Quite a crowded WT weekend that one, with Clasica San Sebastian and Tour of Poland also scheduled.


----------



## lyn1 (2 Aug 2016)

Marmion said:


> Quite a crowded WT weekend that one, with Clasica San Sebastian and Tour of Poland also scheduled.


Yes, but there is a suggestion that only 10 WT teams need to do the new races, rather than all of them. But who decides which 10...the organiser, teams, UCI?
and where do some of the remaining places come from. Conti teams cannot race WT. but will exceptions be made for the new races?


----------



## Pro Tour Punditry (2 Aug 2016)

lyn1 said:


> Yes, but there is a suggestion that only 10 WT teams need to do the new races, rather than all of them. But who decides which 10...the organiser, teams, UCI?
> and where do some of the remaining places come from. Conti teams cannot race WT. but will exceptions be made for the new races?


I'm sure all will become clear*...

*once the UCI make it up later


----------



## oldroadman (3 Aug 2016)

ahem, "adjust the regulations to account for the 2017 calendar situation"......


----------



## Pro Tour Punditry (7 Aug 2016)

Marc Madiot not too keen on new WT calendar
http://www.cyclingnews.com/blogs/author/marc-madiot-blog-the-new-worldtour-calendar-is-unacceptable/


----------



## oldroadman (7 Aug 2016)

Marmion said:


> Marc Madiot not too keen on new WT calendar
> http://www.cyclingnews.com/blogs/author/marc-madiot-blog-the-new-worldtour-calendar-is-unacceptable/


Marc has a track record of complaining about almost everything that does not originate in France (where it's only 50% of things).


----------



## Buddfox (7 Aug 2016)

I saw this comment which I thought just about hit the nail on the head: "FDJ and Marc should drop out of world tour then if they want to prioritize minor french races over WT races. Problem solved."


----------



## Pro Tour Punditry (7 Aug 2016)

oldroadman said:


> Marc has a track record of complaining about almost everything that does not originate in France (where it's only 50% of things).





Buddfox said:


> I saw this comment which I thought just about hit the nail on the head: "FDJ and Marc should drop out of world tour then if they want to prioritize minor french races over WT races. Problem solved."


I do think he has valids points about teams also looking at supporting non-WT events, that teams should have been consulted, and also the bit about the research.

I appreciate Madiot does seem to moan about everything that is not his idea tho


----------



## oldroadman (8 Aug 2016)

Marmion said:


> I do think he has valids points about teams also looking at supporting non-WT events, that teams should have been consulted, and also the bit about the research.
> 
> I appreciate Madiot does seem to moan about everything that is not his idea tho


Fair comment. But if you want to play in the big league and still get involved at 1.1 or 1.2 level, or even national races, then run a development squad and run them at conti level, supporting the lower level stuff.


----------
++++
*Work instructions*
• 1. In the forum thread, which two races are named as also scheduled on the crowded WorldTour weekend?
• 2. List every point on which the forum thread's 7 Aug 2016 reply says Madiot has a valid argument.
Answer using only the forum thread.

*Data shown*
++++
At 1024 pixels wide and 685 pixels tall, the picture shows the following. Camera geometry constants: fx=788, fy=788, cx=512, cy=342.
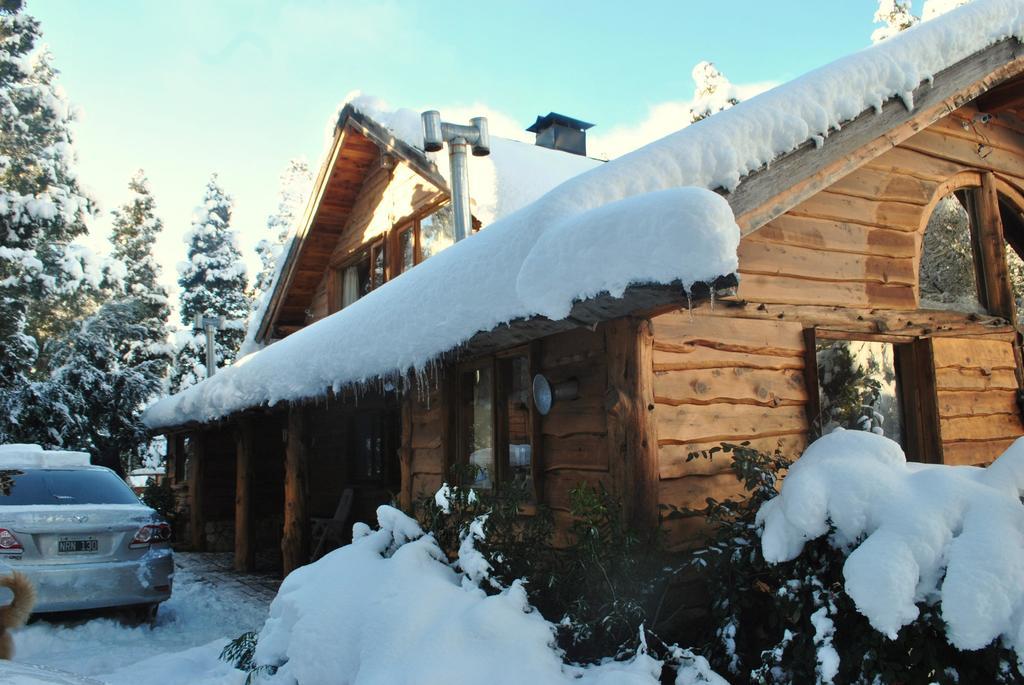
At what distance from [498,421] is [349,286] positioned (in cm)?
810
++++
*Answers per task*
• 1. Clasica San Sebastian and Tour of Poland.

• 2.
- Teams also looking at supporting non-WT events
- Teams should have been consulted
- The bit about the research